STANFORD – During the past several decades, treatment for a variety of conditions has begun to shift from a “one size fits all” approach to a more personalized strategy. As a result, patients can more often be matched to the best drug for their genetic makeup or the exact subcategory of their disease. This enables physicians to avoid prescribing a medication (or a dosage) that might cause serious side effects in certain populations.
In other words, even among patients who apparently have the same disease and symptoms, the treatment for each one would be determined by various predictive or prognostic tests. Eventually, these tests could extend even to the sequencing of the DNA in an individual patient’s cancer cells, for example.
But, while this high-tech approach could be a boon to patients, it could prove detrimental to drug companies’ bottom lines. The reasons are subtle.
Personalized drug therapy uses biological indicators, or “biomarkers” – such as DNA sequences or the presence or absence of drug receptors – as an indicator of how patients should be treated, as well as to estimate the likelihood that the intervention will be effective.
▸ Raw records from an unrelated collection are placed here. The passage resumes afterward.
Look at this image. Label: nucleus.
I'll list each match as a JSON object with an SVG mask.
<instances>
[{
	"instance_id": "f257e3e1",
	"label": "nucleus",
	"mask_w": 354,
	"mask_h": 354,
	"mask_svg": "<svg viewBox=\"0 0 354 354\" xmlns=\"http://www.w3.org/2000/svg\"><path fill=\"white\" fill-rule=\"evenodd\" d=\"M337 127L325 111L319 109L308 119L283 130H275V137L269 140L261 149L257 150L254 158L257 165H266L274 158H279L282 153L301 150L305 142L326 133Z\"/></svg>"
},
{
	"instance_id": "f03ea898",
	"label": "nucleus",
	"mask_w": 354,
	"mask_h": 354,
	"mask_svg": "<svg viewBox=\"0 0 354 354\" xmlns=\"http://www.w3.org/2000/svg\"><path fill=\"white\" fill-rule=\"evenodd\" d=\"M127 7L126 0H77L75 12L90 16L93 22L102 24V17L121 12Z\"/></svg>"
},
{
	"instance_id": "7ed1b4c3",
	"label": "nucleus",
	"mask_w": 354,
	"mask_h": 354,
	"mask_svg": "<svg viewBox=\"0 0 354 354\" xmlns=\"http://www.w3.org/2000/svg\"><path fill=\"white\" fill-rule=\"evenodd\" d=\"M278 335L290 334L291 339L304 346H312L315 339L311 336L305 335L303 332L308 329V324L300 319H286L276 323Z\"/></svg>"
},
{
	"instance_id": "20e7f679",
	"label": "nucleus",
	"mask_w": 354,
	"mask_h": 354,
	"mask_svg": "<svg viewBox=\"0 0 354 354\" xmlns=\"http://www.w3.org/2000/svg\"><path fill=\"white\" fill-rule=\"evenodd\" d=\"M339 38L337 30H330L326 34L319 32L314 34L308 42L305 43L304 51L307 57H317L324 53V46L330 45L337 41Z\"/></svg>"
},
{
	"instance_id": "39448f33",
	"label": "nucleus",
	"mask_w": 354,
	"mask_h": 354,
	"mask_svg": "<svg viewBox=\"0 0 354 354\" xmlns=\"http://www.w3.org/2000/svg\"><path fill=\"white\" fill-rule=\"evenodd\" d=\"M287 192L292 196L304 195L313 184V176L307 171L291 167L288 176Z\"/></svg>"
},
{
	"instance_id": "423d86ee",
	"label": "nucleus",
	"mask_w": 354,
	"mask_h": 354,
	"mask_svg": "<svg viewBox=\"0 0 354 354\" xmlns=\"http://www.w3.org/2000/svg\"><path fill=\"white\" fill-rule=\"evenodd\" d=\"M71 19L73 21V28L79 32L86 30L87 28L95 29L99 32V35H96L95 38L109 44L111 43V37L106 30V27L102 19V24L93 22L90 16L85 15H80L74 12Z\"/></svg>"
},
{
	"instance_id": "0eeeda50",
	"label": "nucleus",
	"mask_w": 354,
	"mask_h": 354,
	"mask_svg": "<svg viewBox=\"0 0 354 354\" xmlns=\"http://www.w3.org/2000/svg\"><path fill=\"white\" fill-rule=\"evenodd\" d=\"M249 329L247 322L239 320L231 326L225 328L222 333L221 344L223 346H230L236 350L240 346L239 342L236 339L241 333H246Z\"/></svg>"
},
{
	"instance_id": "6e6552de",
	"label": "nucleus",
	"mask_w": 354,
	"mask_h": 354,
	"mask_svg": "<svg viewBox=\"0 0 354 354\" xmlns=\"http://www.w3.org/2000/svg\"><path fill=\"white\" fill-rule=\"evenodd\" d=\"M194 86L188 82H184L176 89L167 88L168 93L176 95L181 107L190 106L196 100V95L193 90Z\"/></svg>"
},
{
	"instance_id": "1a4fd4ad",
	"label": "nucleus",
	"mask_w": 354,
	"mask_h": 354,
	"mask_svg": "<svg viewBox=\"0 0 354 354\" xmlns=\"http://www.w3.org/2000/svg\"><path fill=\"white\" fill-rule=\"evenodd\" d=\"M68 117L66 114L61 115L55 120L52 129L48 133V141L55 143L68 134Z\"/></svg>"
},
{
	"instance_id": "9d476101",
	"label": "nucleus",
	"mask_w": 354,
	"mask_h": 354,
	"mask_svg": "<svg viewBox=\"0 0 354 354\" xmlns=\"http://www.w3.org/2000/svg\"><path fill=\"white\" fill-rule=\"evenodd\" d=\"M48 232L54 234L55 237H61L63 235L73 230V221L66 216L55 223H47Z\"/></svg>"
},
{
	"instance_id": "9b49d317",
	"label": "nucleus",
This concept is not new: it has been known for decades, for example, that people who have a genetic deficiency of an enzyme called G6PD can experience severe and precipitous anemia if they are exposed to certain drugs.
Similarly, ethnic groups and individuals vary widely in their ability to clear medications from the bloodstream, owing to differences in the activity of the enzymes that metabolize, or degrade, drugs. That is important because low metabolizers clear certain drugs slowly and have more medication in their systems for longer periods of time than high metabolizers. Thus, the former might be prone to overdose, and the latter to insufficient levels of the same drug.
Prognostic biomarkers have begun to make a big difference in cancer therapy. Drugs such as Erbitux and Vectibix work only in tumors containing the normal version of a gene called KRAS. If mutations of KRAS are present, the drugs are ineffective.
Such mutations explain about 30-40% of cases in which patients fail to respond to these drugs, and mutations in another gene called BRAF could account for another 12%. Knowing this crucial information about a cancer patient’s genes will reduce sharply the number who are unnecessarily subjected to the side effects (and expense) of drugs that will not work.
Improving the efficacy and reducing the side effects of drug therapy will be a boon to doctors, patients, and insurance companies, to be sure, but why should pharmaceutical companies embrace personalized medicine in the long term?
On the positive side, the presence of biomarkers will enable drug companies to perform smaller, better-targeted clinical studies in order to demonstrate efficacy. In any kind of experiment, a fundamental principle is that the greater the number of subjects or iterations, the greater the confidence in the study’s results. Unless the effect of the intervention is profound, small studies generally have large uncertainties in results.
That is where biomarkers make a difference. They can help drug makers to design clinical studies that will show a high “relative treatment difference” between the drug and whatever it is being compared to (often a placebo, but sometimes another treatment).
Thus, when drugs are ultimately approved based on the use of biomarkers, the description of the medication’s approved uses, which is printed on the label, might be more restrictive – that is, it might reduce the size of the patient population for which the drug is intended. For example, a drug broadly approved for “arthritis” – inflammation of joints that may be due to dozens of different disease processes – can be more widely marketed than one approved to treat only the arthritis that accompanies psoriasis or gout.
In reality, however, the situation is more complex. Assessments of safety and efficacy often do not move closely in tandem, so that even if smaller, better-targeted clinical trials offer clear evidence of a drug’s efficacy, regulators might demand far larger studies to provide evidence of the drug’s safety.
Increasingly defensive about accusations that drugs and vaccines are inadequately tested for safety, in recent years safety-obsessed regulators have required massive, hugely expensive, and time-consuming clinical trials designed to detect even very rare side effects. Consider, for example, that before its US approval, a vaccine against rotavirus (a common, sometimes fatal gastrointestinal infection in children) was tested in more than 72,000 children – and another 40,000-plus in post-marketing studies.
On a similar scale, a vaccine to prevent human papilloma virus infection and cervical cancer was tested in almost 30,000 young women. Such studies are very costly, and, by any reasonable standard, the number of patients included in them is grossly excessive.
Thus, the impact of personalized medicine in the short term might be positive at the patient’s bedside, but vast clinical trials to demonstrate the safety of new drugs will impose huge development costs that manufacturers might never recover. (Currently, only about one in five drugs approved by US regulators ever recoup their development costs.) This situation would not be sustainable in the long term.
If society is to derive the maximum benefit from personalized medicine – which will require companies to pursue it – regulators worldwide will need to adopt reasoned and reasonable policies.